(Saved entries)
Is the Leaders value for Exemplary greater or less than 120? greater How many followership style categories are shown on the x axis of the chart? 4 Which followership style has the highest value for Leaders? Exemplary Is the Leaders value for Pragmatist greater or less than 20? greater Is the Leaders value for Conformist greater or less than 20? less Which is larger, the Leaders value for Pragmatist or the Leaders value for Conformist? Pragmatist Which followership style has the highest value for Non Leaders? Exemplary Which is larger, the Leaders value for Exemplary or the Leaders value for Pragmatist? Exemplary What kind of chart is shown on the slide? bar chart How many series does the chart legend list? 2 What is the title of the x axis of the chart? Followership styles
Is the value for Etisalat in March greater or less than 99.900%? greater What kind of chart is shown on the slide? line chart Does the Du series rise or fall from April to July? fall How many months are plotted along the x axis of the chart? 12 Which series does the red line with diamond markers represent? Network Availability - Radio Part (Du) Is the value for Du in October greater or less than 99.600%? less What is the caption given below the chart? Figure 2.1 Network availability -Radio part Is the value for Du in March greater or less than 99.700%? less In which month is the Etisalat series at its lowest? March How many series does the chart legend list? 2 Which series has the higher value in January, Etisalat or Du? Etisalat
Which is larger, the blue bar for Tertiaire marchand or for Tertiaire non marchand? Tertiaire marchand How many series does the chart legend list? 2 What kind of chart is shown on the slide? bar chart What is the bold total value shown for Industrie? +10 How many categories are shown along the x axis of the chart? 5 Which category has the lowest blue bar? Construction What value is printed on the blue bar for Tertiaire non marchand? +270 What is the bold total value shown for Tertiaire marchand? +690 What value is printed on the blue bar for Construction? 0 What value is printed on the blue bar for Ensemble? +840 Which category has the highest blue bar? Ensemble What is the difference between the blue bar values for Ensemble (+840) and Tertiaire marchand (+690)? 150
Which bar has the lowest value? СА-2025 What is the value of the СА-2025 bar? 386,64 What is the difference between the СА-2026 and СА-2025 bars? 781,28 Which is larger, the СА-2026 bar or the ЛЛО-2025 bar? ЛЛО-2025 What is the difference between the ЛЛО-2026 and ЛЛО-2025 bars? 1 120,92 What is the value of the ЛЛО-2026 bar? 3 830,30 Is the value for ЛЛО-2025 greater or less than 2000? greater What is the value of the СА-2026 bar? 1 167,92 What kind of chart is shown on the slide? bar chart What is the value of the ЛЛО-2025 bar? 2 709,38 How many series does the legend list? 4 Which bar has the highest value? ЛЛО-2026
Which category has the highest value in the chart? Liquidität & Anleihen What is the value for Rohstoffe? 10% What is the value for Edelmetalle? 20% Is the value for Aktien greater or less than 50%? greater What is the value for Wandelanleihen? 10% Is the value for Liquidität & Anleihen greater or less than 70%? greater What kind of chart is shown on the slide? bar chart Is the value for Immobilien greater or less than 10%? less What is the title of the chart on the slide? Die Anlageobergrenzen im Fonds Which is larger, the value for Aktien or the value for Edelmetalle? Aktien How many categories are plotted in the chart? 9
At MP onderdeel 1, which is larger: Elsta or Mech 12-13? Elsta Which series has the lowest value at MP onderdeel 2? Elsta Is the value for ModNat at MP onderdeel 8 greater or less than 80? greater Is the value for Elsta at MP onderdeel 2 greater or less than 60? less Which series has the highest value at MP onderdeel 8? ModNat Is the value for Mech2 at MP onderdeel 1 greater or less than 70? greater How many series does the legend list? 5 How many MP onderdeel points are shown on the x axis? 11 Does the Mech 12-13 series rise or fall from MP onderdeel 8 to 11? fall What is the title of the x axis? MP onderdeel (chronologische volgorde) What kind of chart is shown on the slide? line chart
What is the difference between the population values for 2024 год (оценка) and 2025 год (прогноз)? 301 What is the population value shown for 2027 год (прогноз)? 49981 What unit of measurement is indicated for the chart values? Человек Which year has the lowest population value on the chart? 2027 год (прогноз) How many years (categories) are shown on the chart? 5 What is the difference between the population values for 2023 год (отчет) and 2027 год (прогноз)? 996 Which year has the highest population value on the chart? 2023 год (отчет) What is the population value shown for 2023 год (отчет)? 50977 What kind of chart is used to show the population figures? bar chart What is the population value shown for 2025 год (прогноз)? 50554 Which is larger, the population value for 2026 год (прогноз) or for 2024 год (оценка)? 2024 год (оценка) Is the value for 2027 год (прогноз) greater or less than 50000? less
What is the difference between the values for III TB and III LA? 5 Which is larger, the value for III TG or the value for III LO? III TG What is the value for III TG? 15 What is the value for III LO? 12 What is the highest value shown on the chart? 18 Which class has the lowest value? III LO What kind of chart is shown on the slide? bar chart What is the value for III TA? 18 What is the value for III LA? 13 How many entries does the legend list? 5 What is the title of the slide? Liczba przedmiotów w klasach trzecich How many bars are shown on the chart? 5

* [What this task involves] Switch "slide" to "page" throughout the listing above, and write out all its lines again with nothing else changed.

* [Output]
Is the Leaders value for Exemplary greater or less than 120? greater How many followership style categories are shown on the x axis of the chart? 4 Which followership style has the highest value for Leaders? Exemplary Is the Leaders value for Pragmatist greater or less than 20? greater Is the Leaders value for Conformist greater or less than 20? less Which is larger, the Leaders value for Pragmatist or the Leaders value for Conformist? Pragmatist Which followership style has the highest value for Non Leaders? Exemplary Which is larger, the Leaders value for Exemplary or the Leaders value for Pragmatist? Exemplary What kind of chart is shown on the page? bar chart How many series does the chart legend list? 2 What is the title of the x axis of the chart? Followership styles
Is the value for Etisalat in March greater or less than 99.900%? greater What kind of chart is shown on the page? line chart Does the Du series rise or fall from April to July? fall How many months are plotted along the x axis of the chart? 12 Which series does the red line with diamond markers represent? Network Availability - Radio Part (Du) Is the value for Du in October greater or less than 99.600%? less What is the caption given below the chart? Figure 2.1 Network availability -Radio part Is the value for Du in March greater or less than 99.700%? less In which month is the Etisalat series at its lowest? March How many series does the chart legend list? 2 Which series has the higher value in January, Etisalat or Du? Etisalat
Which is larger, the blue bar for Tertiaire marchand or for Tertiaire non marchand? Tertiaire marchand How many series does the chart legend list? 2 What kind of chart is shown on the page? bar chart What is the bold total value shown for Industrie? +10 How many categories are shown along the x axis of the chart? 5 Which category has the lowest blue bar? Construction What value is printed on the blue bar for Tertiaire non marchand? +270 What is the bold total value shown for Tertiaire marchand? +690 What value is printed on the blue bar for Construction? 0 What value is printed on the blue bar for Ensemble? +840 Which category has the highest blue bar? Ensemble What is the difference between the blue bar values for Ensemble (+840) and Tertiaire marchand (+690)? 150
Which bar has the lowest value? СА-2025 What is the value of the СА-2025 bar? 386,64 What is the difference between the СА-2026 and СА-2025 bars? 781,28 Which is larger, the СА-2026 bar or the ЛЛО-2025 bar? ЛЛО-2025 What is the difference between the ЛЛО-2026 and ЛЛО-2025 bars? 1 120,92 What is the value of the ЛЛО-2026 bar? 3 830,30 Is the value for ЛЛО-2025 greater or less than 2000? greater What is the value of the СА-2026 bar? 1 167,92 What kind of chart is shown on the page? bar chart What is the value of the ЛЛО-2025 bar? 2 709,38 How many series does the legend list? 4 Which bar has the highest value? ЛЛО-2026
Which category has the highest value in the chart? Liquidität & Anleihen What is the value for Rohstoffe? 10% What is the value for Edelmetalle? 20% Is the value for Aktien greater or less than 50%? greater What is the value for Wandelanleihen? 10% Is the value for Liquidität & Anleihen greater or less than 70%? greater What kind of chart is shown on the page? bar chart Is the value for Immobilien greater or less than 10%? less What is the title of the chart on the page? Die Anlageobergrenzen im Fonds Which is larger, the value for Aktien or the value for Edelmetalle? Aktien How many categories are plotted in the chart? 9
At MP onderdeel 1, which is larger: Elsta or Mech 12-13? Elsta Which series has the lowest value at MP onderdeel 2? Elsta Is the value for ModNat at MP onderdeel 8 greater or less than 80? greater Is the value for Elsta at MP onderdeel 2 greater or less than 60? less Which series has the highest value at MP onderdeel 8? ModNat Is the value for Mech2 at MP onderdeel 1 greater or less than 70? greater How many series does the legend list? 5 How many MP onderdeel points are shown on the x axis? 11 Does the Mech 12-13 series rise or fall from MP onderdeel 8 to 11? fall What is the title of the x axis? MP onderdeel (chronologische volgorde) What kind of chart is shown on the page? line chart
What is the difference between the population values for 2024 год (оценка) and 2025 год (прогноз)? 301 What is the population value shown for 2027 год (прогноз)? 49981 What unit of measurement is indicated for the chart values? Человек Which year has the lowest population value on the chart? 2027 год (прогноз) How many years (categories) are shown on the chart? 5 What is the difference between the population values for 2023 год (отчет) and 2027 год (прогноз)? 996 Which year has the highest population value on the chart? 2023 год (отчет) What is the population value shown for 2023 год (отчет)? 50977 What kind of chart is used to show the population figures? bar chart What is the population value shown for 2025 год (прогноз)? 50554 Which is larger, the population value for 2026 год (прогноз) or for 2024 год (оценка)? 2024 год (оценка) Is the value for 2027 год (прогноз) greater or less than 50000? less
What is the difference between the values for III TB and III LA? 5 Which is larger, the value for III TG or the value for III LO? III TG What is the value for III TG? 15 What is the value for III LO? 12 What is the highest value shown on the chart? 18 Which class has the lowest value? III LO What kind of chart is shown on the page? bar chart What is the value for III TA? 18 What is the value for III LA? 13 How many entries does the legend list? 5 What is the title of the page? Liczba przedmiotów w klasach trzecich How many bars are shown on the chart? 5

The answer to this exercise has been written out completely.